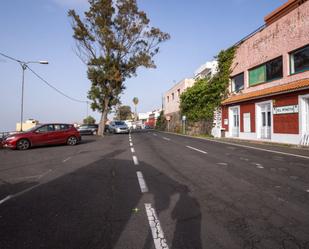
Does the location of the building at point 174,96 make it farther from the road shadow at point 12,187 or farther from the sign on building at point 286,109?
the road shadow at point 12,187

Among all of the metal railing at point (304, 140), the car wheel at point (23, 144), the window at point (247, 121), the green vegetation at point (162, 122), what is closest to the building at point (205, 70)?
the window at point (247, 121)

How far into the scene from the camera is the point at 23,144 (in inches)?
549

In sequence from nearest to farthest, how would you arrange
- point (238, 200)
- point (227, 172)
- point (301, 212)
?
point (301, 212) < point (238, 200) < point (227, 172)

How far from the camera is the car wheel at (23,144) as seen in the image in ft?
45.2

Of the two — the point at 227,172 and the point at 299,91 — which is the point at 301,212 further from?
the point at 299,91

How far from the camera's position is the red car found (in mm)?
13719

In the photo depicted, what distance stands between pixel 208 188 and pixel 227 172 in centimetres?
189

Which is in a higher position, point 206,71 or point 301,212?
point 206,71

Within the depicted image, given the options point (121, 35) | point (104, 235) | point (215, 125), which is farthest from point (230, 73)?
point (104, 235)

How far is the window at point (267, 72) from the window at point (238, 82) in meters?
1.54

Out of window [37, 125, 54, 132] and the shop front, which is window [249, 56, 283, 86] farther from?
window [37, 125, 54, 132]

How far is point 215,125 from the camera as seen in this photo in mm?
27562

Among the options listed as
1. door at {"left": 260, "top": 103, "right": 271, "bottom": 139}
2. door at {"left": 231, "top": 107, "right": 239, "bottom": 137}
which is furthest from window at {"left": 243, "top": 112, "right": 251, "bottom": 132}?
door at {"left": 231, "top": 107, "right": 239, "bottom": 137}

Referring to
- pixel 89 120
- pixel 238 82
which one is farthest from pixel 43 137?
pixel 89 120
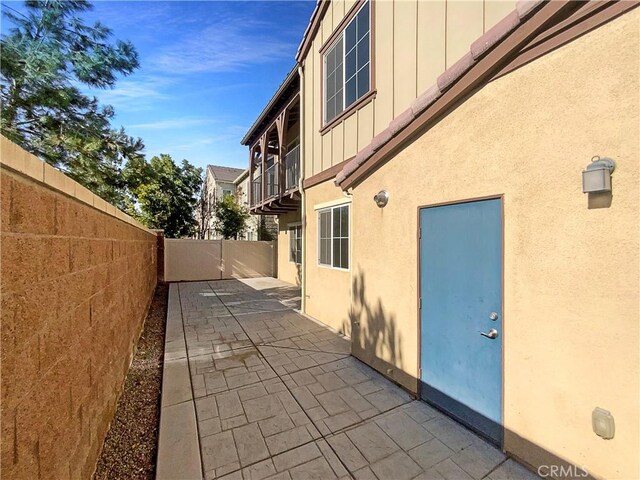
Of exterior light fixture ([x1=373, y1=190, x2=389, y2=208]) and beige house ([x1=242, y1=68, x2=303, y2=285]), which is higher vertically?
beige house ([x1=242, y1=68, x2=303, y2=285])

◆ **Exercise**:
Turn all the lines of the items above into a single numbered list, leaving out the blank lines and the pictures.

◆ **Solution to this exercise**:
1. Does the location of the building at point 174,96 make it farther from the road shadow at point 12,187 or farther from the sign on building at point 286,109?
2. the road shadow at point 12,187
3. Among all of the metal railing at point (304, 140), the car wheel at point (23, 144), the window at point (247, 121), the green vegetation at point (162, 122), what is closest to the building at point (205, 70)?
4. the window at point (247, 121)
5. How far into the scene from the camera is the point at 23,144 (in inches)?
6. 549
7. In sequence from nearest to farthest, how would you arrange
8. - point (238, 200)
9. - point (227, 172)
10. - point (301, 212)
11. ?
12. point (301, 212) < point (238, 200) < point (227, 172)
13. How far from the camera is the car wheel at (23,144) as seen in the image in ft?
14. 45.2
15. Of the two — the point at 227,172 and the point at 299,91 — which is the point at 301,212 further from?
16. the point at 299,91
17. How far from the camera's position is the red car found (in mm)?
18. 13719
19. In the photo depicted, what distance stands between pixel 208 188 and pixel 227 172 in centimetres?
20. 189
21. Which is in a higher position, point 206,71 or point 301,212?
22. point 206,71
23. Within the depicted image, given the options point (121, 35) | point (104, 235) | point (215, 125), which is farthest from point (230, 73)?
24. point (104, 235)
25. How far is the window at point (267, 72) from the window at point (238, 82) in meters?
26. 1.54
27. Out of window [37, 125, 54, 132] and the shop front, which is window [249, 56, 283, 86] farther from?
28. window [37, 125, 54, 132]
29. How far is point 215,125 from the camera as seen in this photo in mm?
30. 27562
31. Among the options listed as
32. 1. door at {"left": 260, "top": 103, "right": 271, "bottom": 139}
33. 2. door at {"left": 231, "top": 107, "right": 239, "bottom": 137}
34. which is furthest from window at {"left": 243, "top": 112, "right": 251, "bottom": 132}?
35. door at {"left": 231, "top": 107, "right": 239, "bottom": 137}
36. Referring to
37. - pixel 89 120
38. - pixel 238 82
39. which one is farthest from pixel 43 137?
40. pixel 89 120
41. Of exterior light fixture ([x1=373, y1=190, x2=389, y2=208]) and beige house ([x1=242, y1=68, x2=303, y2=285]), which is higher vertically?
42. beige house ([x1=242, y1=68, x2=303, y2=285])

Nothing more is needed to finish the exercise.